Announced in beta at its re:Invent conference back in October 2015, Amazon officially launched its AWS (Amazon Web Services) IoT platform just before Christmas. With this platform, Amazon wants to enable IoT devices to easily connect to the Amazon Web Services cloud to store, process, analyse and act on the data collected from those devices.
Joining other platforms focused on IoT over the past year, such as Google’s Weave, Samsung SmartThings and ARM’s Mbed, AWS IoT was developed by Amazon’s engineers to solve the challenges of connecting IoT devices to the cloud. Amazon’s engineers saw that the process to connect devices was generally overly complex and believed they could deliver what the industry needed.
According to Amazon’s CTO Werner Vogels, ‘the platform will be able to support billions of devices and trillions of messages, with the ability to process and route those messages to AWS endpoints and other devices reliably and securely.’
AWS IoT provides an SDK that makes it easy for developers to use the AWS IoT functionality from connected devices through mobile and web applications. With the AWS IoT platform devices connect to AWS IoT’s Devices Gateway, enabling manufacturers to set rules for how the platform handles the data and the action devices should take if they exceed the parameters of the rules.
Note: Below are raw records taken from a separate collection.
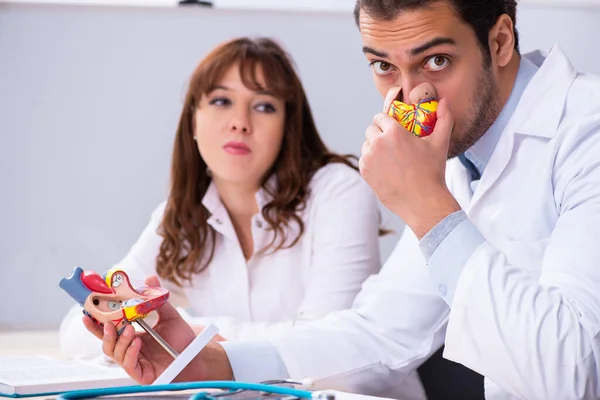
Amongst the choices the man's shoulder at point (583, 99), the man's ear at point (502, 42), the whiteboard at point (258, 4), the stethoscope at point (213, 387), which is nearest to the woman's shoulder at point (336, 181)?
the whiteboard at point (258, 4)

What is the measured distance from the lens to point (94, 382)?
145cm

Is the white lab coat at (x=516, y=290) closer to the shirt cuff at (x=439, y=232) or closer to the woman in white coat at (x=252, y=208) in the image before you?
the shirt cuff at (x=439, y=232)

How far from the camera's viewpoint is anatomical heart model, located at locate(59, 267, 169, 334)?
4.67ft

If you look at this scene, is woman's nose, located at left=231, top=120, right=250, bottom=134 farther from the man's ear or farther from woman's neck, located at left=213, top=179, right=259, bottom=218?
the man's ear

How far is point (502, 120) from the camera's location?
1.79 meters

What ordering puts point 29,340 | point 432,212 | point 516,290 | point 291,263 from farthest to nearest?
point 29,340 < point 291,263 < point 432,212 < point 516,290

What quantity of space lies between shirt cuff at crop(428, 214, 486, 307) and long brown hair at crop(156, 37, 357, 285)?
4.20 feet

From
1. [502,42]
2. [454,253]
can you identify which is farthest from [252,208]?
[454,253]

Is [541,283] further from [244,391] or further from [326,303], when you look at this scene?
[326,303]

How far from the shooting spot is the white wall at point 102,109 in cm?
339

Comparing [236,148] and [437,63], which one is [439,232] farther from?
[236,148]

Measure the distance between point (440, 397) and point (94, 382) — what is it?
98cm

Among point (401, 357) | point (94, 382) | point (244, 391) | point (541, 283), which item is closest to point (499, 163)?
point (541, 283)

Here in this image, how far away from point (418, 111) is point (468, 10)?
0.81 ft
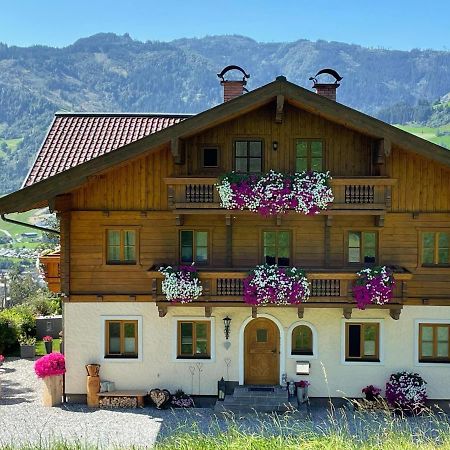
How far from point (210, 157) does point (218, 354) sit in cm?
550

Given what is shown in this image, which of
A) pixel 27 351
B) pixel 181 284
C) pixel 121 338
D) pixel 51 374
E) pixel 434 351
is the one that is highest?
pixel 181 284

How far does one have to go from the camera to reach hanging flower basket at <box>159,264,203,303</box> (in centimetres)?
1753

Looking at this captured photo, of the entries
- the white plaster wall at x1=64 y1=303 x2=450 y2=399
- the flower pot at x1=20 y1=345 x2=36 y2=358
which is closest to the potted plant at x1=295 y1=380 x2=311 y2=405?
the white plaster wall at x1=64 y1=303 x2=450 y2=399

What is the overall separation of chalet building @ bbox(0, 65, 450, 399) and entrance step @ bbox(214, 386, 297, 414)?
0.44 meters

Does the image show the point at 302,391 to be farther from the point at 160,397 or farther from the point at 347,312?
the point at 160,397

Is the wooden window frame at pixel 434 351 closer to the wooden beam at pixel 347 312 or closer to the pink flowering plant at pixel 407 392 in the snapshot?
the pink flowering plant at pixel 407 392

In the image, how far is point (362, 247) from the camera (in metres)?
18.5

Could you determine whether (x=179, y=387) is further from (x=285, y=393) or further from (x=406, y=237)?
(x=406, y=237)

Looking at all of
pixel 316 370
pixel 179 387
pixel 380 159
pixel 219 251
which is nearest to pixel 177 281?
pixel 219 251

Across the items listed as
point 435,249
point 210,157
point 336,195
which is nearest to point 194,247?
point 210,157

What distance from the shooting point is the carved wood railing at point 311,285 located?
1755cm

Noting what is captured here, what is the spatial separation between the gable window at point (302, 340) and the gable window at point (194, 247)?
3.22 meters

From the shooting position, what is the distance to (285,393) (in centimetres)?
1833

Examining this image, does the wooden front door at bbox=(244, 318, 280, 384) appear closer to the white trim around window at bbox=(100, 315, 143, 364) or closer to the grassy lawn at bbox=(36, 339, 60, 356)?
the white trim around window at bbox=(100, 315, 143, 364)
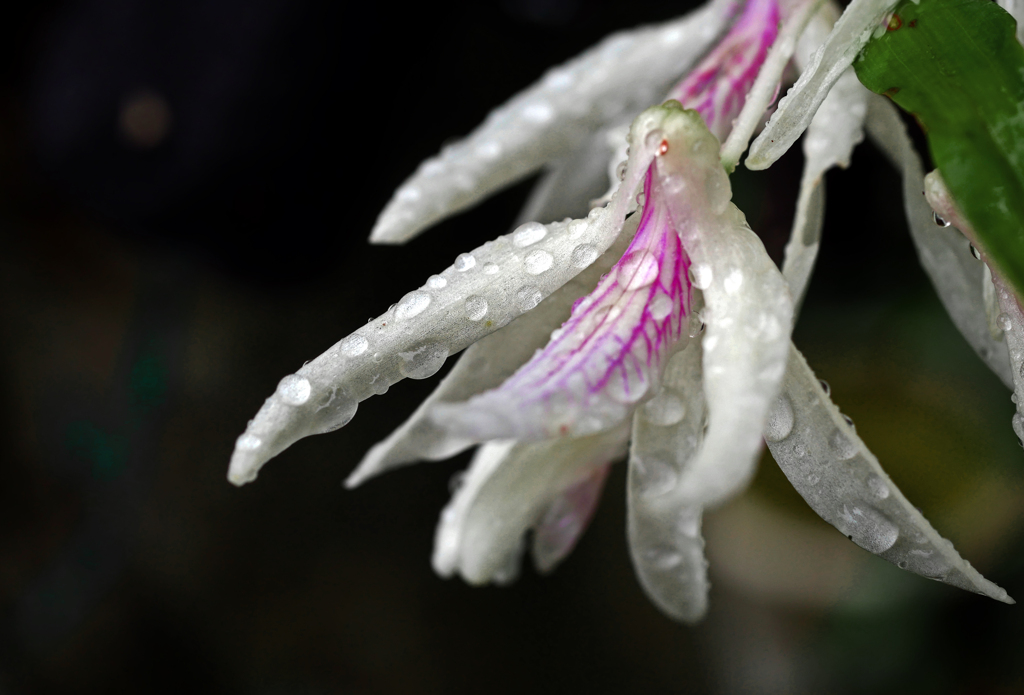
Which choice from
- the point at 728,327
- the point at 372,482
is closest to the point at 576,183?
the point at 728,327

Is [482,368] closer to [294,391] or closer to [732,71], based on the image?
[294,391]

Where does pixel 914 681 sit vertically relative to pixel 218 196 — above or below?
below

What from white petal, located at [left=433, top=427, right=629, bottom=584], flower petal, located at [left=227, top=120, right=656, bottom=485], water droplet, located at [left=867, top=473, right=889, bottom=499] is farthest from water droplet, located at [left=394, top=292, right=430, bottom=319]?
water droplet, located at [left=867, top=473, right=889, bottom=499]

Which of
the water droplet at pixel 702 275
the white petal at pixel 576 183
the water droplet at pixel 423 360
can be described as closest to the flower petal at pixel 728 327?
the water droplet at pixel 702 275

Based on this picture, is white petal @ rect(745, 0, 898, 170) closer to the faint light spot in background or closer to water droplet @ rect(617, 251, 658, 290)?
water droplet @ rect(617, 251, 658, 290)

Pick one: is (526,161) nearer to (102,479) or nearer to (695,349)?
(695,349)

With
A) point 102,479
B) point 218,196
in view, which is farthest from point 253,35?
point 102,479
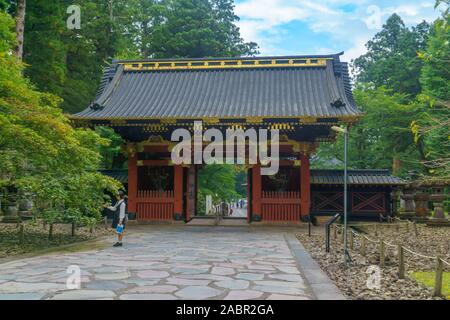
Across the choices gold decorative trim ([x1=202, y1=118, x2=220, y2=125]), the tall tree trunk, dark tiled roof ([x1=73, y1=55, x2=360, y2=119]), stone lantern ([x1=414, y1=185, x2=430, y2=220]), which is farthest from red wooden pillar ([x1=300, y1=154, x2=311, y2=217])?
the tall tree trunk

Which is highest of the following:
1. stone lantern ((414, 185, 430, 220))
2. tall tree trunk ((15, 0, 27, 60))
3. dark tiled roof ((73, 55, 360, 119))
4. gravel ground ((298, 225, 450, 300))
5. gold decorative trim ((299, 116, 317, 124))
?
tall tree trunk ((15, 0, 27, 60))

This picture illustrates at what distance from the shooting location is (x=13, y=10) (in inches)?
920

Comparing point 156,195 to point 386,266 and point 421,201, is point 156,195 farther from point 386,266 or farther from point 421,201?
point 421,201

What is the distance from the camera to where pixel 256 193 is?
17.2m

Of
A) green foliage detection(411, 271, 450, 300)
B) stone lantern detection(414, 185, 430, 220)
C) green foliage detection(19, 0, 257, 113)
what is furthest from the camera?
green foliage detection(19, 0, 257, 113)

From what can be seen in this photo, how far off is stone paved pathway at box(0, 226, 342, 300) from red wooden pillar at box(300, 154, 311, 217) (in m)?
5.38

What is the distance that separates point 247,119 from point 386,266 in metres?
8.86

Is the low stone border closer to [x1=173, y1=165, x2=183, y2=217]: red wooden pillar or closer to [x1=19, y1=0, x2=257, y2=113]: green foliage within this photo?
[x1=173, y1=165, x2=183, y2=217]: red wooden pillar

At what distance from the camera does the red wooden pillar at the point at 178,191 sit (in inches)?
692

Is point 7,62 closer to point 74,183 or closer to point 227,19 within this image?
point 74,183

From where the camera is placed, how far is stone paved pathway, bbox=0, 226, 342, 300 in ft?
18.7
Using the AWS Management Console, the AWS Command Line Interface (CLI), or AWS IoT APIs, IoT device management should be more accessible for deployments.
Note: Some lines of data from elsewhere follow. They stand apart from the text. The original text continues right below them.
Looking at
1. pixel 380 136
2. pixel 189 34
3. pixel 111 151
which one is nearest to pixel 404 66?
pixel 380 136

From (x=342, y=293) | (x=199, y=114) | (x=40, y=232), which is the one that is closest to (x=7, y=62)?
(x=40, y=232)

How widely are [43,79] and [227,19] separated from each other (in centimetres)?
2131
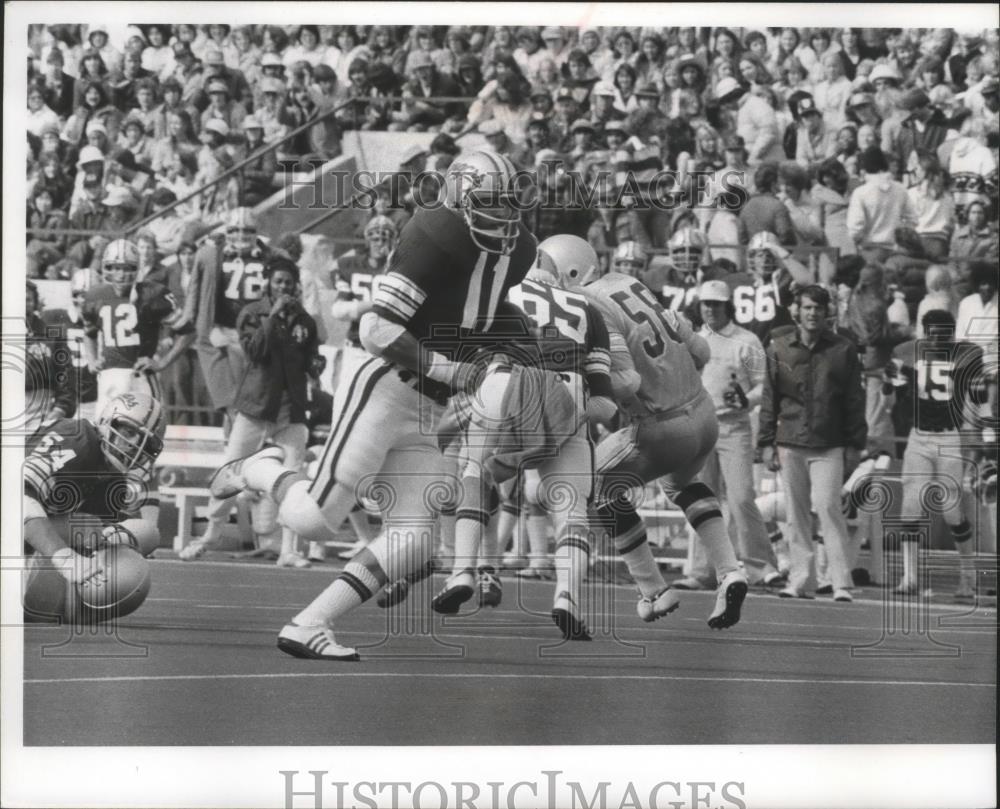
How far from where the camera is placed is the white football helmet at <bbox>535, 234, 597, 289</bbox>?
5.52 metres

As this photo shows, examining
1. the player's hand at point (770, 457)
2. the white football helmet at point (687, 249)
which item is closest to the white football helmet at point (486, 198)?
the white football helmet at point (687, 249)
For example, to ensure the safety levels within a factory are maintained, a factory operator could easily change safety parameters from pressure or temperature sensors without needing to write a single line of code. This enables end users to have a higher level of control over the devices around them, without the need to go through complex procedures.
However, with billions more devices expected to be connected to the Internet in the near future, AWS IoT may receive messages from connected industrial equipment, producing vast amounts of telemetry data each hour which may not be relevant to the business. With AWS IoT’s rules engine, the business can instruct AWS IoT to filter certain types of sensor data (e.g. pump pressure) as it comes in. This will allow the company to process data efficiently, to determine the right actions and filter out irrelevant data.
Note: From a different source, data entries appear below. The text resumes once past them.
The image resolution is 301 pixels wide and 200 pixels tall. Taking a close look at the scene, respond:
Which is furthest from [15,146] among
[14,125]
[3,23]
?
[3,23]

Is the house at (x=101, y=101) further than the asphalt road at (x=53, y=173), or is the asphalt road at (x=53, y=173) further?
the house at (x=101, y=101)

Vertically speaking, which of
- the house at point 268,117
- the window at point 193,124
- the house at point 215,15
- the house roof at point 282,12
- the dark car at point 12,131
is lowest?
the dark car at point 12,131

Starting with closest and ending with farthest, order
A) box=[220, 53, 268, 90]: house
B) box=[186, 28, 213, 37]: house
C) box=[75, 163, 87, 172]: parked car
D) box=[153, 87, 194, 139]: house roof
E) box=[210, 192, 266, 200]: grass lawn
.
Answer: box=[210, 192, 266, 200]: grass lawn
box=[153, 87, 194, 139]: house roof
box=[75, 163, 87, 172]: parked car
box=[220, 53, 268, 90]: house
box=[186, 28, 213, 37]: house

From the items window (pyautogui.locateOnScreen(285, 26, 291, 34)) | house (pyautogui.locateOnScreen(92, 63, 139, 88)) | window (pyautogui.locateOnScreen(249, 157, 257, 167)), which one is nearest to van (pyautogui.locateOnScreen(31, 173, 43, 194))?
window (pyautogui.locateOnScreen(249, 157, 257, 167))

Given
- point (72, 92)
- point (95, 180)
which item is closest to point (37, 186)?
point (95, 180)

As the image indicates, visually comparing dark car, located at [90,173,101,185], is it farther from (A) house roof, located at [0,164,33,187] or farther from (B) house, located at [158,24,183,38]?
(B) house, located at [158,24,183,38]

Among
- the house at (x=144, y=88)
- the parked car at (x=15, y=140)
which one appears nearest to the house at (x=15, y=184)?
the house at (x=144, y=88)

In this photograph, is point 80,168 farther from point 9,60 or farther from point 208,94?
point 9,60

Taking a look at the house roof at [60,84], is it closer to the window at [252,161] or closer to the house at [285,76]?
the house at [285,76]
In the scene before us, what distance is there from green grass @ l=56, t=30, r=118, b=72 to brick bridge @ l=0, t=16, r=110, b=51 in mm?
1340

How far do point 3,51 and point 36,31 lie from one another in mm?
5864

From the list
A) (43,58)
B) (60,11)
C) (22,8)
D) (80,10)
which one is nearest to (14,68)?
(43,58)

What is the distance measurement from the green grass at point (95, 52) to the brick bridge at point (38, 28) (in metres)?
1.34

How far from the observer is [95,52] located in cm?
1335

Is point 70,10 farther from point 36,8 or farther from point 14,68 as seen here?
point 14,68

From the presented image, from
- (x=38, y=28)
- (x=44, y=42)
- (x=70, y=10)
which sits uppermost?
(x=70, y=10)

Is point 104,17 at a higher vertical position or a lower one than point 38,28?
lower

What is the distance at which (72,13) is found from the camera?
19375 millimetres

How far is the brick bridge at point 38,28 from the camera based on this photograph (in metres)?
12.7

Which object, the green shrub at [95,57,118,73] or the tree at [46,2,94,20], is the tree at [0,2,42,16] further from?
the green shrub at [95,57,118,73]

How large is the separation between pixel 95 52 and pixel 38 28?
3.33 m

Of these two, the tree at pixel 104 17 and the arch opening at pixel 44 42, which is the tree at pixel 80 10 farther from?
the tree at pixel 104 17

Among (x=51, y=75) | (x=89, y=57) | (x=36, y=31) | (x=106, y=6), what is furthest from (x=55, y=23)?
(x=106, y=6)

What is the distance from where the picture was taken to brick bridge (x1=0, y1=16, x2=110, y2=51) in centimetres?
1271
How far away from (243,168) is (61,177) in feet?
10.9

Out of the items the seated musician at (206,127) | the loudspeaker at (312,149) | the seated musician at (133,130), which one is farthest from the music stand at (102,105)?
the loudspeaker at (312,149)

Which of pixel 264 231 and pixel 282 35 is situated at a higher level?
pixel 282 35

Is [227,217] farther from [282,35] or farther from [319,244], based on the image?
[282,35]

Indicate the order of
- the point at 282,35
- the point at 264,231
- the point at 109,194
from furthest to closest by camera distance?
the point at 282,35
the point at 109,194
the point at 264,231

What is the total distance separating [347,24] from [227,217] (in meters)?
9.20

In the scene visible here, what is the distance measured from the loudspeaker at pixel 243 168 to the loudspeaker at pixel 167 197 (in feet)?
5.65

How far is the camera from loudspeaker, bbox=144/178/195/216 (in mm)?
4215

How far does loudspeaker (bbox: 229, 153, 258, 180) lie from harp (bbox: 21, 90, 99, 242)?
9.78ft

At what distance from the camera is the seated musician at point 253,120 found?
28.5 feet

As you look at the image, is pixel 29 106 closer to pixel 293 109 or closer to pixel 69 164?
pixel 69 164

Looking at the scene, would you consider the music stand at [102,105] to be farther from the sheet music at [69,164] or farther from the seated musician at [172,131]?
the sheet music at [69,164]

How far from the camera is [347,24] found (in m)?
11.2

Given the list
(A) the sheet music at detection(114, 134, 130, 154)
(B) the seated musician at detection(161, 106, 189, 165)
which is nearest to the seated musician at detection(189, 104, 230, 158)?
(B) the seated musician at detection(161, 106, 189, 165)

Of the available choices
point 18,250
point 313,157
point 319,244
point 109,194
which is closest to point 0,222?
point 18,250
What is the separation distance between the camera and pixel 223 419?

Another issue that the AWS IoT platform is trying to help users overcome is the intermittent connectivity to the Internet that features on many devices. Connected devices are usually operated via apps that communicate with them using APIs. However, devices may not always be available to respond to API calls, due to intermittent connectivity or power constraints. AWS IoT creates a virtual version, or “shadow” of each connected device. This shadow includes all of the information about the device’s state and is always available, enabling apps to check the device’s status and take actions that are automatically sent to the device, once it reconnects.
Organisations such as Philips, NASA and Diversey Care, a division of Sealed Air Corp, are all testing AWS IoT platform capabilities in the hopes of improving operations through better business intelligence.
Philips health division is using AWS IoT by adding AWS IoT to its existing HealthSuite digital platform and its device cloud. The HealthSuite platform is already managing more than seven million connected medical grade and consumer devices, sensors and mobile apps. According to Jeroen Tas, CEO of healthcare informatics, solutions and services at Philips, “AWS IoT will make it easier to acquire, process and act upon data from heterogeneous devices in real-time. Our products, and the care they support, are enabled to grow smarter and more personalised over time.”
Amazon Web Services has become one of the backbone infrastructures of the new digital world, that encompases big data, cloud and mobile. It’s not surprising that Amazon is positioning itself to help support new IoT devices and enablement.